I wanted to followup on my NFS lock issue with dovecot-uidlist.
After doing some research, the current FreeBSD NFS client (as of 6.2-
STABLE at least) appears to have a long-standing bug with caching on
files with high create/removal rates. With the NFS access cache
enabled or disabled, the NFS client still uses another cache for
certain file attributes and requires at least a second to go by
before it will invalidate an entry if it was deleted. If the file
attributes are accessed before the second is up, the timer is restarted.
Since the dotlocking code in Dovecot micro-sleeps for less than a
second between each check for the .lock file, the entry is never
removed from the cache's cache, so the lstat() on the lock file
always returns 0 (success). This never allows the lock file to be re-
created until the stall timeout is reached. All Dovecot processes
(IMAP, POP3, deliver) hang until the kernel invalidates the entry,
causing the problem. Using a sleep() call > 1 second after removing
the lock and before attempting to use it again helps, but is
obviously not very performance-friendly for a high-volume mail server.
The other solution I've found that seems to work is updating the
mtime on the .lock file if all other dotlocking checks fail in
check_lock() in src/lib/file-dotlock.c (see attached patch). This
invalidates the cached entry in the kernel and allows lstat() to
return the correct response (-1), as the .lock file no longer
exists. I didn't check to see if the utime() fails, as it just means
the kernel invalidated the entry when it should have and can be ignored.

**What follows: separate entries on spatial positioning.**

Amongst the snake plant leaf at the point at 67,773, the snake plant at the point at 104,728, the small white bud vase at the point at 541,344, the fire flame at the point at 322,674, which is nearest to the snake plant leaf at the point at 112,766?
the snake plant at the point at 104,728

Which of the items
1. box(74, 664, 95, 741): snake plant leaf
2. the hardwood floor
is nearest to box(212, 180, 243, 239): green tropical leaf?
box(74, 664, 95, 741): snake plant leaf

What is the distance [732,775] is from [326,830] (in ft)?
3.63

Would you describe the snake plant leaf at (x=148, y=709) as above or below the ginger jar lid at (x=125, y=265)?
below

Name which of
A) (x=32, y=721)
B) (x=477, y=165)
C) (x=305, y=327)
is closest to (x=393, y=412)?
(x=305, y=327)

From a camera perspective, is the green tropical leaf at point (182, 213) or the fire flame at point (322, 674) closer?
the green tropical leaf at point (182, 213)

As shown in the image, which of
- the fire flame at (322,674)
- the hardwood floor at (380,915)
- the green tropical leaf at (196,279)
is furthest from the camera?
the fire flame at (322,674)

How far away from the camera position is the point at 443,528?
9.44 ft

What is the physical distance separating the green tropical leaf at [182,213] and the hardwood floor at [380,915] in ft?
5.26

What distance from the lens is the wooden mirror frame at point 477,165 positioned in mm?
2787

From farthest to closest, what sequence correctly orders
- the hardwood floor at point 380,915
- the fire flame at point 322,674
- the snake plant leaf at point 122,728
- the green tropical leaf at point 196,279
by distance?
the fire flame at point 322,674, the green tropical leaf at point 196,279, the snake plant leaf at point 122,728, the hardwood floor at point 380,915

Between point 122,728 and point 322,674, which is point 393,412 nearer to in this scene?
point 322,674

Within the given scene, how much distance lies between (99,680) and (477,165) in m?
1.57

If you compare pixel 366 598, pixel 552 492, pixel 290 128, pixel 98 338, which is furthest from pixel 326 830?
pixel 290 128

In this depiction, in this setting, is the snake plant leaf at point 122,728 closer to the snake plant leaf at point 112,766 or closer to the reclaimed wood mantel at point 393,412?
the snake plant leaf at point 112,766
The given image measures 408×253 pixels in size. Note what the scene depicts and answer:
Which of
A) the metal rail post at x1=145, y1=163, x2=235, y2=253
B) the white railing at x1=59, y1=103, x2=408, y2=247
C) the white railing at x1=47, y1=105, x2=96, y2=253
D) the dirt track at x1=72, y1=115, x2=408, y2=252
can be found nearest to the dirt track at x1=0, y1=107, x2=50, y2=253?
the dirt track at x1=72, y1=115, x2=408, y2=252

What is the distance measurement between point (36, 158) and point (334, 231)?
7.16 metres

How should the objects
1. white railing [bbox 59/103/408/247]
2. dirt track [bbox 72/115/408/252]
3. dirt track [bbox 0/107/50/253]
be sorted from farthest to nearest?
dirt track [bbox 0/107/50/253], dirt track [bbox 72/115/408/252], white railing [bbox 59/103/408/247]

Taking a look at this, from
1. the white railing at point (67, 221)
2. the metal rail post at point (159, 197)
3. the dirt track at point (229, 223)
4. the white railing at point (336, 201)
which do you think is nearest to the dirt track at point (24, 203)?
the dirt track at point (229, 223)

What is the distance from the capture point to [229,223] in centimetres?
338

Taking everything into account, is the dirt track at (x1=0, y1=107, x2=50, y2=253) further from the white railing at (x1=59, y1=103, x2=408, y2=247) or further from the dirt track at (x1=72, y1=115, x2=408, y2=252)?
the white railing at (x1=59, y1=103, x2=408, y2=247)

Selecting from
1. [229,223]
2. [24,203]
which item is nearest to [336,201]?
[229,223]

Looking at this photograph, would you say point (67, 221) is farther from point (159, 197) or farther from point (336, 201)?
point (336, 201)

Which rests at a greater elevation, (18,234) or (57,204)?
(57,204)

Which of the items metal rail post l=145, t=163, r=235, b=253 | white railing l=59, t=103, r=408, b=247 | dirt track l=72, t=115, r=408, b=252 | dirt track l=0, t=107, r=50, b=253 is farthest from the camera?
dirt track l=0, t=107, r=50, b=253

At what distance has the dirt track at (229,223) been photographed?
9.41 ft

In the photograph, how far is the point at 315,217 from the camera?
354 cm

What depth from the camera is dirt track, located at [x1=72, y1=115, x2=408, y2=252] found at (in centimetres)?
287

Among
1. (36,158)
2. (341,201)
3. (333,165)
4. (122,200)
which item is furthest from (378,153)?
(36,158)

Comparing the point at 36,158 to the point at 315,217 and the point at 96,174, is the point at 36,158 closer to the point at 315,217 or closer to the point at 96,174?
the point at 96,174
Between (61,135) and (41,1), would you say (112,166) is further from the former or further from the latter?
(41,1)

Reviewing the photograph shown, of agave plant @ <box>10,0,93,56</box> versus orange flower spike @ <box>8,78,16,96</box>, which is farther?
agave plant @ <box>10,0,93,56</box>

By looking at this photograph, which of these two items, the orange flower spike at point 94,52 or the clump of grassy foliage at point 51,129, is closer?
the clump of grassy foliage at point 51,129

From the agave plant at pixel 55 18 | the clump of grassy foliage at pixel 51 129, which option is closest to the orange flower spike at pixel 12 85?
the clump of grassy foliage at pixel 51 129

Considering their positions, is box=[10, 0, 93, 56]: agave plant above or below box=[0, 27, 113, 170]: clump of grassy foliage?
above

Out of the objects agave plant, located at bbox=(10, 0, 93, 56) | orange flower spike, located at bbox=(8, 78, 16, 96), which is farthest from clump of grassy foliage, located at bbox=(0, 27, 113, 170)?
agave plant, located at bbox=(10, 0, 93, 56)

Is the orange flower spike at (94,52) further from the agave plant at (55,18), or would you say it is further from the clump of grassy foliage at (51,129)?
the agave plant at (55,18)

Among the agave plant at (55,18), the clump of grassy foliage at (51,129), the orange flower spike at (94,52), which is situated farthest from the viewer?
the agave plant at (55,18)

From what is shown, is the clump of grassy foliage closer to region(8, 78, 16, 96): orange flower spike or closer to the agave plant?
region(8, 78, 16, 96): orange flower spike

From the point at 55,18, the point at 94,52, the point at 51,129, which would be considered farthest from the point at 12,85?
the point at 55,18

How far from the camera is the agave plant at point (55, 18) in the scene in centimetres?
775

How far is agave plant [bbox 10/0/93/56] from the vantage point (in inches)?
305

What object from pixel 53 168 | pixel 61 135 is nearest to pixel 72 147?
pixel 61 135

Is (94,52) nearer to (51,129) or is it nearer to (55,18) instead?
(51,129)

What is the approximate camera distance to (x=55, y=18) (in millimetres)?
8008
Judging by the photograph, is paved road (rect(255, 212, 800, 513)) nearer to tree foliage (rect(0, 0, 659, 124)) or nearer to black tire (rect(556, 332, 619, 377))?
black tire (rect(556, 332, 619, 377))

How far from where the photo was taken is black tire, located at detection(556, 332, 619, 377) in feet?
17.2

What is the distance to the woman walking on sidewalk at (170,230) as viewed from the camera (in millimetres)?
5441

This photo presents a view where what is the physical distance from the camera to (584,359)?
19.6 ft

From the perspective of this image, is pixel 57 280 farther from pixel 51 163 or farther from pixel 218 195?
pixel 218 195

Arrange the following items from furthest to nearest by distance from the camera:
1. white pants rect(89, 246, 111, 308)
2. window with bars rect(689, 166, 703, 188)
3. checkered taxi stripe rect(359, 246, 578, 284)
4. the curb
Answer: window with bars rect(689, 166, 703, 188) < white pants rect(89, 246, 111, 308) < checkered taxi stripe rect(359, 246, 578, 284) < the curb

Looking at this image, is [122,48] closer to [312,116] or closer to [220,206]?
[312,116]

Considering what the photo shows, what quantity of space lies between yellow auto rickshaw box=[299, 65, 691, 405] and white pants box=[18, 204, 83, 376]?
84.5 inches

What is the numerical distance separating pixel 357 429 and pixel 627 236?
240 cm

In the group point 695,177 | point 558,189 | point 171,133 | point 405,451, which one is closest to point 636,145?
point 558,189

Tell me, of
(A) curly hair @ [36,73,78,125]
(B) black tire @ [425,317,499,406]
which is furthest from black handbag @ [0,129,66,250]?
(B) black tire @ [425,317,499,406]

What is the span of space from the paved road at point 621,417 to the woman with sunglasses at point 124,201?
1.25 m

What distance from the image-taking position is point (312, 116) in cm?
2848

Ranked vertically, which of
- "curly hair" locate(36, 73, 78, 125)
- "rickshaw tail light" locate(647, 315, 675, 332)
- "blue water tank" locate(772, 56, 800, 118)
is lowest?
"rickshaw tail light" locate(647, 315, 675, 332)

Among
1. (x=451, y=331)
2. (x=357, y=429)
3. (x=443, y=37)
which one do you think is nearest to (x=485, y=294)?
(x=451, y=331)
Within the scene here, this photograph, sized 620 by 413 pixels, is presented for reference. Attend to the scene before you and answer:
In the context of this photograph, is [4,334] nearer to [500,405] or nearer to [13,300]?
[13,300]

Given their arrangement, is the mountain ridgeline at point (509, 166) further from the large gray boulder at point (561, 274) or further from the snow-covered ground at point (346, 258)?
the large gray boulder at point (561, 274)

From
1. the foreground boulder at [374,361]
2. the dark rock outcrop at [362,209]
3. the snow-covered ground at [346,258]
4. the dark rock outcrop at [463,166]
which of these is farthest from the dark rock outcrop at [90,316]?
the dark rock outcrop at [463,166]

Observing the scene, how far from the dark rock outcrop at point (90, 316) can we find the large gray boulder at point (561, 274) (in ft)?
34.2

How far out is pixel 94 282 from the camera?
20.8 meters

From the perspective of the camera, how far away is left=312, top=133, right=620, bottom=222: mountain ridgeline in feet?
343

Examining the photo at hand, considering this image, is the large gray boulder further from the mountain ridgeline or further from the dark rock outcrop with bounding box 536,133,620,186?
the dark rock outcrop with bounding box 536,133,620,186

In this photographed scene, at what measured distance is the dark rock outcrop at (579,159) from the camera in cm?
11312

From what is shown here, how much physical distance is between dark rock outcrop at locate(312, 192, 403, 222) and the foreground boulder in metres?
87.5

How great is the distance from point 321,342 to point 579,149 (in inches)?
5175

I have performed some high-volume delivery (deliver) and pickup
testing (imap and pop3) using the workaround, and so far everything
has worked as expected for all Dovecot control files, including indexes.
Does anyone know of any side effects the forced mtime update may have
that I may not be seeing?
Thanks again for any assistance.
-Doug
On May 17, 2007, at 10:45 AM, Doug Council wrote:
We are in the process of migrating away from Courier-IMAP/POP3 and
Maildrop. I want to use Dovecot (LDA, IMAP, POP3). During my
testing, it has worked great except for dotlocking on the dovecot- uidlist file.The problem:
When a delivery is being made with deliver and a mail client has
the mailbox open (Thunderbird in this case), neither Thunderbird or
deliver can get a dotlock on the dovecot-uidlist file, causing both
deliver and Thunderbird to hang until the dotlock timeout runs out
and the lock gets replaced. Once the lock is replaced, both will
go about their business until the next lock miss and hang again.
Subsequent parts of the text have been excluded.